• [REQUEST 1]: In the text on Penelope Aubin, who was her maternal grandfather?
• [REQUEST 2]: Using the text on Penelope Aubin, explain how John Breholt's plans came to be discredited.
• [REQUEST 3]: Carry on the text on Penelope Aubin after its final listed work.

--- Begin SELECTED EXTRACT ---

Penelope Aubin (c. 1679 – 1738?) was an English novelist, poet, and translator.  She published seven novels between 1721 and 1728. Aubin published poetry in 1707 and turned to novels in 1721; she translated French works in the 1720s, spoke publicly on moral and political issues at her Lady's Oratory in 1729, and wrote a play in 1730. Aubin died in April 1738, survived by her husband until his death in April 1740. After the author's death, her works were gathered and published as A Collection of Entertaining Histories and Novels, Designed to Promote the Cause of Virtue and Honor. Aubin's works have a long history after her death, being both plagiarised and published transatlantically. She is one of a number of eighteenth-century women writers whose works and biography is being more rigorously explored by modern scholars.

Early life
Penelope Aubin née Charleton's exact birth date remains unknown; she was the illegitimate daughter of Sir Richard Temple of Stowe and most likely born in London around 1679. While scholars in the past had theorized from the 'evidence' of her novels that she was both Catholic and Huguenot, more recently her biographers, Debbie Welham and Joel H. Baer, have identified that her husband's family were from Jersey in the Channel Islands with Huguenot links, her Charleton roots were English and staunchly Anglican. She was the daughter of Sir Richard Temple and Anne Charleton. Her mother Anne was the daughter of the physician and natural philosopher Walter Charleton. Aubin married her husband, Abraham Aubin, without the permission of either set of parents in 1696, and they had three children: Marie, Abraham, and Penelope, none outlived their parents. Aubin managed the family business while her husband, a merchant, fought in Queen Anne's wars (he gives a description of his military career in Aubin's obituary in 1738). Aubin was asked to be involved with a scheme by former pirate John Breholt to raise a petition in support of the repatriation of the pirates of Madagascar (and their wealth) to England; she declined to do so and her 1709 testimony to the Board of Trade enquiry regarding Breholt's character helped discredit Breholt's plans.

Works

 The Stuarts : A Pindarique Ode (1707)
 The Extasy: A Pindarick Ode to Her Majesty The Queen (1708)
  The Wellcome : A Poem to his Grace the Duke of Marlborough (1708)
 The Strange Adventures of the Count de Vinevil and His Family (1721)
 The Life of Madam de Beaumount, a French Lady (1721)

--- End SELECTED EXTRACT ---
--- Begin ITEMS ---

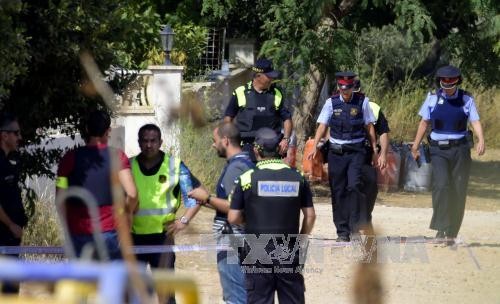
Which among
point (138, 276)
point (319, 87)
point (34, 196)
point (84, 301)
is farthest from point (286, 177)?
point (319, 87)

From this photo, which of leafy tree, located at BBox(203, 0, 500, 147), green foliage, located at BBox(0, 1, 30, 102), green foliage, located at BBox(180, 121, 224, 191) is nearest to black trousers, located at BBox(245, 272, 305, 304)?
green foliage, located at BBox(0, 1, 30, 102)

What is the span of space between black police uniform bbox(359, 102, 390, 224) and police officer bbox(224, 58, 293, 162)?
0.84 meters

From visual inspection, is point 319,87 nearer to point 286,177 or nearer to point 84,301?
point 286,177

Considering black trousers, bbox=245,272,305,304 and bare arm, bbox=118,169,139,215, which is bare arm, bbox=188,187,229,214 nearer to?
bare arm, bbox=118,169,139,215

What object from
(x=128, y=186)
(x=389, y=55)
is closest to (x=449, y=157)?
(x=128, y=186)

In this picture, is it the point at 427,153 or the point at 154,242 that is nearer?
the point at 154,242

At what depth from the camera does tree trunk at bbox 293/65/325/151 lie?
17562mm

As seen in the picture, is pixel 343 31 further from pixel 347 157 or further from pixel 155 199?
pixel 155 199

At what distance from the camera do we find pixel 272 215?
6.82 meters

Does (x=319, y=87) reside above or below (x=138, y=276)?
below

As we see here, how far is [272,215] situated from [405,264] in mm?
3902

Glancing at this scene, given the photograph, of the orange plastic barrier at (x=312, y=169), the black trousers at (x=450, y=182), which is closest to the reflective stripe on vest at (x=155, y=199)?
the black trousers at (x=450, y=182)

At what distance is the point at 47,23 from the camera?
7.86m

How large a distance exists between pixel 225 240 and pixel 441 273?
11.0 ft
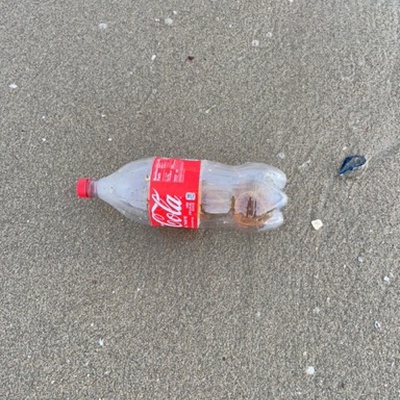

--- End ITEMS ---

• [EXPECTED OUTPUT 1]: Walter Charleton, a physician and natural philosopher.

• [EXPECTED OUTPUT 2]: Breholt, a former pirate, asked Aubin to join his scheme to petition for bringing the pirates of Madagascar and their wealth back to England. She refused, and her 1709 testimony about his character to the Board of Trade enquiry helped discredit his plans.

• [EXPECTED OUTPUT 3]:
 The Life and Amorous Adventures of Lucinda (1721)
 The Doctrine of Morality (1721). Translation by T.M. Gibbs of M. De Gomberville. Republished in 1726 as Moral Virtue Delineated.
 The Noble Slaves: Or the Lives and Adventures of Two Lords and Two Ladies (1722)
 The Adventures of the Prince of Clermont, and Madam De Ravezan (1722). Translation of Mme Gillot De Beaucour.
Anne de Sola has edited a modern (2003) critical edition: 
 History of Genghizcan the Great (1722). Translation of M. François Pétis de la Croix.
 The Life of Charlotta Du Pont, an English lady; taken from her own memoirs (1723). Online edition at www.chawton.org and PDF
 The Life and Adventures of the Lady Lucy (1726)
 The Illustrious French Lovers (1726). Translation of Les Illustres Françaises by Robert Challe
 Anna de Sola has edited a modern (2000) critical edition: 
 The Life and Adventures of The Young Count Albertus, The Son of Count Lewis Augustus, by the Lady Lucy (1728)
 The Life of the Countess de Gondez (1729). Translation.
 The Merry Masqueraders; or The Humorous Cuckold (1732)
 A Collection of Entertaining Histories and Novels, Designed to Promote the Cause of Virtue and Honor (1739)
 The Inhuman Stepmother, or the History of Miss Harriot Montague (1770 edition available as a PDF from Chawton House)

Further reading
 Eve Tavor Bannet, Transatlantic Stories and the History of Reading, 1720-1810: Migrant Fictions. Cambridge: Cambridge University Press, 2011, Ch. 2.
 David Brewer and Angus Whitehead, "The Books of Lydia Languish's Circulating Library Revisited," Notes and Queries 57.4 (2010): 551–53.
 Joel Baer, "Penelope Aubin and the Pirates of Madagascar: Biographical Notes and Documents," Eighteenth-Century Women: Studies in Their Lives, Work, and Culture, vol. 1, ed. Linda V. Troost (New York: AMS Press, 2001).
 Aparna Gollapudi, 'Virtuous Voyages in Penelope Aubin's Fiction', SEL: Studies in English Literature 1500–1900 45:3 (Summer 2005), pp. 669–690
 Edward Kozaczka, "Penelope Aubin and Narratives of Empire," Eighteenth-Century Fiction, Volume 25, Number 1 (2012), pp. 199–226
 William H. McBurney, 'Mrs Penelope Aubin and the Early-Eighteenth Century English Novel', Huntington Library Quarterly, 20 (1956–7), pp. 245–267
 Chris Mounsey, ' '...bring her naked from her bed, that I may ravish her before the Dotard's face, and then send his Soul to Hell': Penelope Aubin, Impious Pietist, Humourist or Purveyor of Juvenile Fantasy?', British Journal for Eighteenth-Century Studies, 26 (2003), pp. 55–75
 C.M.Owen, 'The Virginal Individual', The Female Crusoe: hybridity, trade and the eighteenth-century female individual, Amsterdam: Rodopi Books, 2010: 139–164.
 Kulik, Maggie, 'What the Bookseller Did: a case of eighteenth-century plagiarism, The Female Spectator (2000).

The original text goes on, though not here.